## What the exercise asks
Please gather every line in the entries below that contains the word "feet", and copy each one in full.
* Begin Data to use *
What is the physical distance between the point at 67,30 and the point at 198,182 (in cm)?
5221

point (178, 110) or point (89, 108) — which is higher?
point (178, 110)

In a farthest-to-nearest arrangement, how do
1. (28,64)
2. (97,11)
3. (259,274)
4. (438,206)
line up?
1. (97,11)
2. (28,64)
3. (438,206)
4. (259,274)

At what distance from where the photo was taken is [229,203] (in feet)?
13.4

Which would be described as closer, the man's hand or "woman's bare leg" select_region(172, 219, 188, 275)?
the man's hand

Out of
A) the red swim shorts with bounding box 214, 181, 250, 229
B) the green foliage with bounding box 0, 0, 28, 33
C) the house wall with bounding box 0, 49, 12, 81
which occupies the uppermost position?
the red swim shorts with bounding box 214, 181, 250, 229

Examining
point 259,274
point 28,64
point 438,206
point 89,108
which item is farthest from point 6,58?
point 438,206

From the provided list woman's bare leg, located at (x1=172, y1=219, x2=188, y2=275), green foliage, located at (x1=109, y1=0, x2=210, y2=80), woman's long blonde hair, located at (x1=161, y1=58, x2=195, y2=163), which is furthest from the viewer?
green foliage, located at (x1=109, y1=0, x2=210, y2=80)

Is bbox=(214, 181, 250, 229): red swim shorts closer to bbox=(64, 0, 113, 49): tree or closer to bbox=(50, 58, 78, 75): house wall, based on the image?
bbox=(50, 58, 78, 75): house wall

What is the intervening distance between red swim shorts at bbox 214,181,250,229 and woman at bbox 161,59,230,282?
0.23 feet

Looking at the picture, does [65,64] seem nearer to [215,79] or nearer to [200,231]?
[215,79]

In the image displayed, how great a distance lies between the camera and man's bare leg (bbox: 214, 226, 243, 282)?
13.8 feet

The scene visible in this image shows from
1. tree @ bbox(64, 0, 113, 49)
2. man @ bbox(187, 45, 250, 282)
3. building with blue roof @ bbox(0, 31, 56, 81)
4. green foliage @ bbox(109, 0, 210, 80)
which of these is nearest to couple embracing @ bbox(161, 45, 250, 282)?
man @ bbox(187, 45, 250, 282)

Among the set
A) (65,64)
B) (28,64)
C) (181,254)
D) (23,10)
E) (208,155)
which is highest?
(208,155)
* End Data to use *
* Begin Data to use *
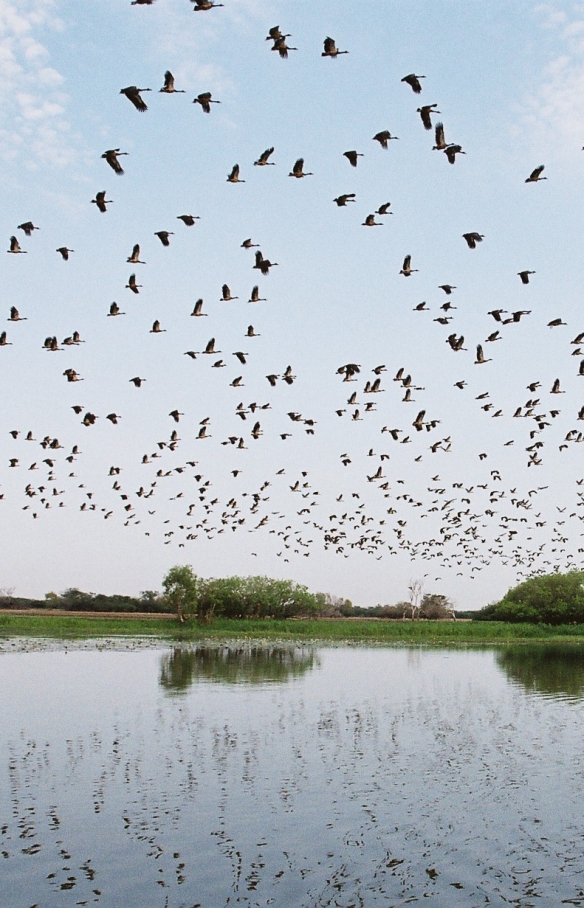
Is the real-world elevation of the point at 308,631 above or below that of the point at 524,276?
* End Data to use *
* Begin Data to use *
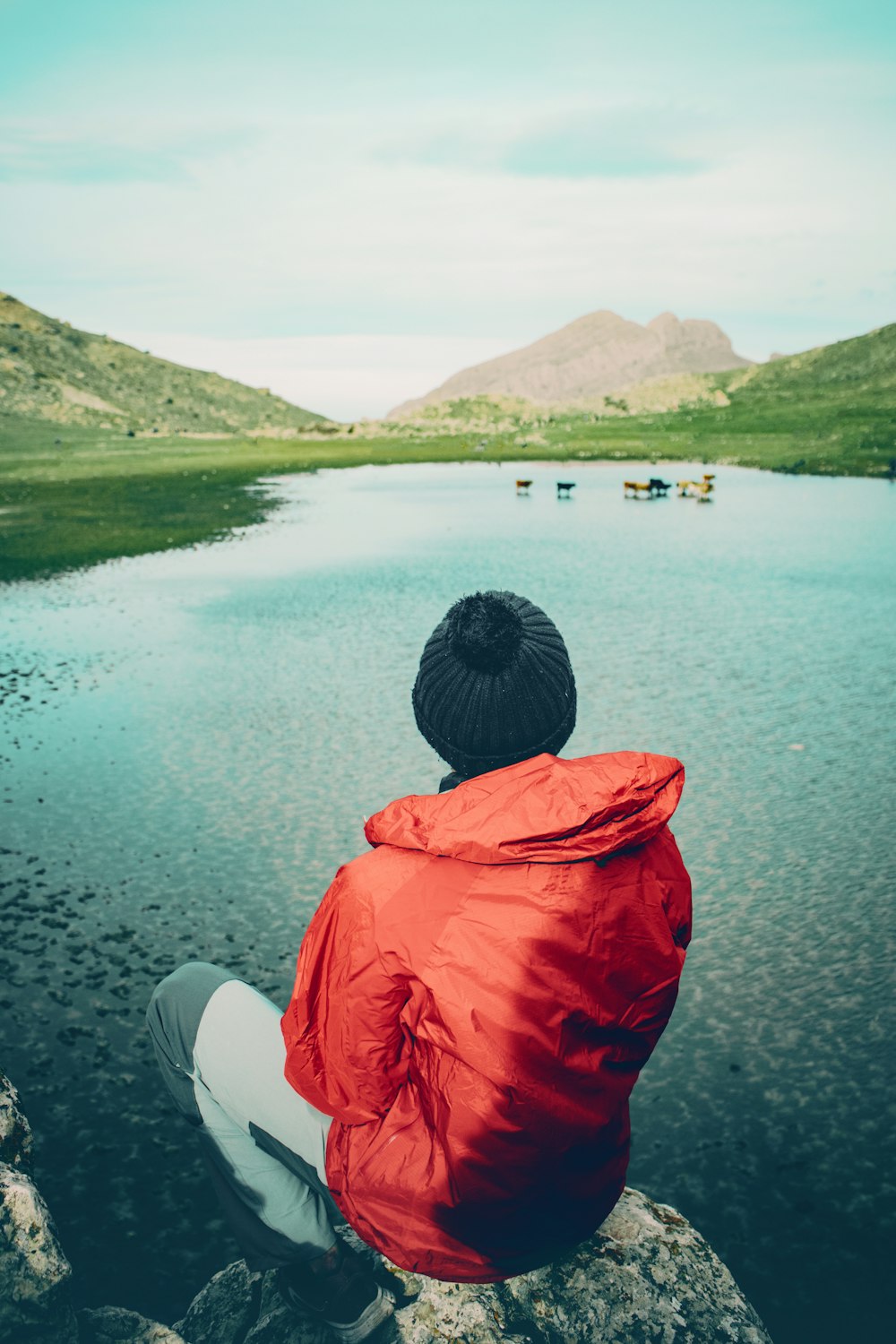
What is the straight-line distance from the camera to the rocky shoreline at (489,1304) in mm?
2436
* End Data to use *
## Task solution
At what distance from where the photo was taken is [229,203] (in feet)?
0.23 feet
13.8 feet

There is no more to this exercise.